— BEGIN DATA TO PROCESS —

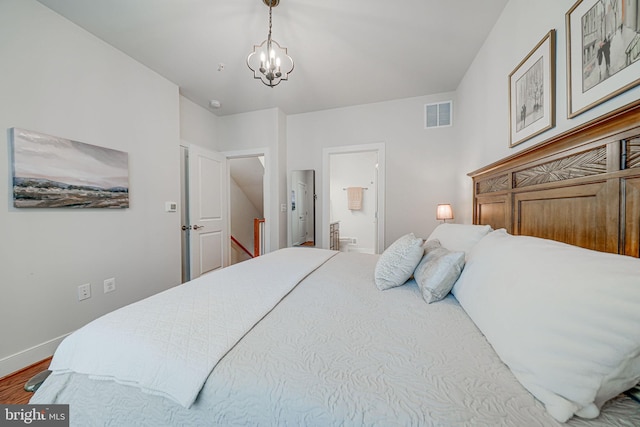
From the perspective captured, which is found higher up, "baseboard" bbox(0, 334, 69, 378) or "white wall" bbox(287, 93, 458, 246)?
"white wall" bbox(287, 93, 458, 246)

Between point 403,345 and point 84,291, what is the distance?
8.33 ft

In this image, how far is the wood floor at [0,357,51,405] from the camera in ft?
4.27

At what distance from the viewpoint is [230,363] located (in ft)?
2.10

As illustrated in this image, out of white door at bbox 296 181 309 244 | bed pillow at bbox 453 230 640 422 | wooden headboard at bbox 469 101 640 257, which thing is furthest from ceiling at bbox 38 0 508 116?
bed pillow at bbox 453 230 640 422

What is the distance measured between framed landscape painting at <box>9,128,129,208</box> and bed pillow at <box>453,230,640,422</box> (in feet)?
9.10

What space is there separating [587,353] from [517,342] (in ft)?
0.43

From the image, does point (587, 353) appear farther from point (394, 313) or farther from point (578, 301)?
point (394, 313)

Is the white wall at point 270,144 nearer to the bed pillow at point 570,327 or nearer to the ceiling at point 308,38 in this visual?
the ceiling at point 308,38

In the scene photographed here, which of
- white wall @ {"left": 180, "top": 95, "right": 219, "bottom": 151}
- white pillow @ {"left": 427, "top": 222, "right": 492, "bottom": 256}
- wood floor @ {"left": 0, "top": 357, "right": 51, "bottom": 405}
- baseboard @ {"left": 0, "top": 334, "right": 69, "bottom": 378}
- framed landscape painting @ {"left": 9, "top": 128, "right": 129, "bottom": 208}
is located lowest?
wood floor @ {"left": 0, "top": 357, "right": 51, "bottom": 405}

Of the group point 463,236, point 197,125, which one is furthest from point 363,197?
point 463,236

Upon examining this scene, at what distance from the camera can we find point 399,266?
122cm

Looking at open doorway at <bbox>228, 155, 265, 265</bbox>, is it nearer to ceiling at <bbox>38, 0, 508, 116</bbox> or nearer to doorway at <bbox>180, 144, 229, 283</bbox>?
doorway at <bbox>180, 144, 229, 283</bbox>

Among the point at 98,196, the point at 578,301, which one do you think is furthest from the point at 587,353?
the point at 98,196

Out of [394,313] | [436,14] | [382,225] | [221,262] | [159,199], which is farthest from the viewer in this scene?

— END DATA TO PROCESS —

§ **YOUR INSTRUCTIONS**: Reproduce the stretch of data from the line containing "From the image, does" through the end of the data, keeping every line identical.

§ **THE ANSWER**:
From the image, does point (587, 353) appear farther from point (394, 313) or farther from point (578, 301)?
point (394, 313)

Is the white wall at point 270,144 nearer to the bed pillow at point 570,327 or nearer to the ceiling at point 308,38 in this visual?
the ceiling at point 308,38

In the scene photographed here, which of
- white wall @ {"left": 180, "top": 95, "right": 219, "bottom": 151}
- white pillow @ {"left": 427, "top": 222, "right": 492, "bottom": 256}
- wood floor @ {"left": 0, "top": 357, "right": 51, "bottom": 405}
- baseboard @ {"left": 0, "top": 334, "right": 69, "bottom": 378}
- framed landscape painting @ {"left": 9, "top": 128, "right": 129, "bottom": 208}
is located lowest?
wood floor @ {"left": 0, "top": 357, "right": 51, "bottom": 405}

Of the group point 463,236, point 197,125, which one is furthest from point 363,197?
point 463,236

Upon examining this scene, at what distance from the camera can we find point 399,266?
122cm

Looking at open doorway at <bbox>228, 155, 265, 265</bbox>, is it nearer to ceiling at <bbox>38, 0, 508, 116</bbox> or nearer to doorway at <bbox>180, 144, 229, 283</bbox>?
doorway at <bbox>180, 144, 229, 283</bbox>

Among the point at 98,196, the point at 578,301, which one do you think is furthest from the point at 587,353?
the point at 98,196

Out of [394,313] | [436,14] | [382,225] | [221,262] | [159,199], which is farthest from the viewer in this scene?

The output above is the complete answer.